# Ripping hardwoods



## turn81 (Jan 25, 2017)

Hey all!  

Very novice question here - I find that when I'm ripping hardwoods for creating blanks on the table saw it smokes up the shop and burns the wood a bit on the edges (even with short rips).  Right now I'm borrowing the table saw until mine arrives - is it simply a dull blade or could there be other factors?

I might add that it's a smaller 7 1/2 blade for this particular, so not ideal, but I wouldn't think that makes much of a difference.  


Sent from my iPhone using Penturners.org mobile app


----------



## Monty (Jan 25, 2017)

Most likely a dull blade but could be your blade needs to be aligned to the fence. Make sure your blade and fence are parallel to each other.


----------



## turn81 (Jan 25, 2017)

Monty said:


> Most likely a dull blade but could be your blade needs to be aligned to the fence. Make sure your blade and fence are parallel to each other.





Great!  Thanks. 


Sent from my iPhone using Penturners.org mobile app


----------



## mredburn (Jan 25, 2017)

You might also see what tooth count your using.  To many teeth when ripping hardwood can cause it to burn as well.


----------



## Herb G (Jan 25, 2017)

Make sure you're using a rip blade also.


----------



## SteveG (Jan 25, 2017)

If this is happening with all your hardwood ripping, the "fixes" mentioned will be helpful. If it is found in only some but not all your woods, you may be experiencing a condition called "case hardening", that results from the wood not being properly dried and seasoned. It shows up producing burning and smoke. If you were to rip partially through the board, then stop, you will see the kerf pinching closed. That confirms the condition of the wood, and the other steps will do little to help. The way to deal with it is primarily by getting lumber from an experienced supplier who offers quality lumber.


----------



## turn81 (Jan 25, 2017)

SteveG said:


> If this is happening with all your hardwood ripping, the "fixes" mentioned will be helpful. If it is found in only some but not all your woods, you may be experiencing a condition called "case hardening", that results from the wood not being properly dried and seasoned. It shows up producing burning and smoke. If you were to rip partially through the board, then stop, you will see the kerf pinching closed. That confirms the condition of the wood, and the other steps will do little to help. The way to deal with it is primarily by getting lumber from an experienced supplier who offers quality lumber.
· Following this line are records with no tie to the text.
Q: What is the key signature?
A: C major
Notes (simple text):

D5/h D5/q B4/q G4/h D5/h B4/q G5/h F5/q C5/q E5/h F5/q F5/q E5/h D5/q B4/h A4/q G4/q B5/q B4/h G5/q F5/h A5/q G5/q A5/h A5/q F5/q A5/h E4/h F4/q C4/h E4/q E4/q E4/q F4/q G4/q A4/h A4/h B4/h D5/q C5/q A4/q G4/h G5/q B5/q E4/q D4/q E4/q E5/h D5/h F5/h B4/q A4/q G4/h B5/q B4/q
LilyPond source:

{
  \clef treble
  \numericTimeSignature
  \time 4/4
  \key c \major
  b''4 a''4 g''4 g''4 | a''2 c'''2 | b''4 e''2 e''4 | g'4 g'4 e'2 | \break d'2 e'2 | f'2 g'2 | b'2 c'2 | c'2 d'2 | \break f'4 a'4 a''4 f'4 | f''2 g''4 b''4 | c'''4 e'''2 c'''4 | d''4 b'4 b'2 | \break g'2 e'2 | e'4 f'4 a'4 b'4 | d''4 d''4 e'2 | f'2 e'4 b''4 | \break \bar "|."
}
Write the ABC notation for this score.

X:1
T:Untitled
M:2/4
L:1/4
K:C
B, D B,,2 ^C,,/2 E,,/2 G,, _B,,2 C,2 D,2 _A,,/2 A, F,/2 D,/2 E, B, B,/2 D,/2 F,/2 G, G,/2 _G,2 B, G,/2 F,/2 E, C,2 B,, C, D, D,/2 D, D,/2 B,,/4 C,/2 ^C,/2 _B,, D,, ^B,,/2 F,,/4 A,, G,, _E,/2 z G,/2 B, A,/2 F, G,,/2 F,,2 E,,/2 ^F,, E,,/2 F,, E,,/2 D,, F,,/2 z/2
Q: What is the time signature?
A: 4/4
All lumber was kiln dried and I trust the supplier.  I've decided to replace with a Diablo and make sure everything is appropriately adjusted. Thanks for your input!


Sent from my iPhone using Penturners.org mobile app


----------



## jttheclockman (Jan 25, 2017)

As mentioned above those are very good tips to start with and one more I would add is to have a splitter after the blade because many woods have internal stress weather dry or wet and when cut it can cause some nasty things and pinching is one. If that happens and closes on the backside of the blade it will not matter how sharp your blade is, it will burn and smoke because it is rubbing against the metal and not cutting. Good luck and as always work safe and pay attention to safety.


----------



## turn81 (Jan 25, 2017)

The diablo blade and slight adjustment to the fence did the trick.  Cutting the hardest of woods like butter with no smoke . Thanks all


Sent from my iPhone using Penturners.org mobile app


----------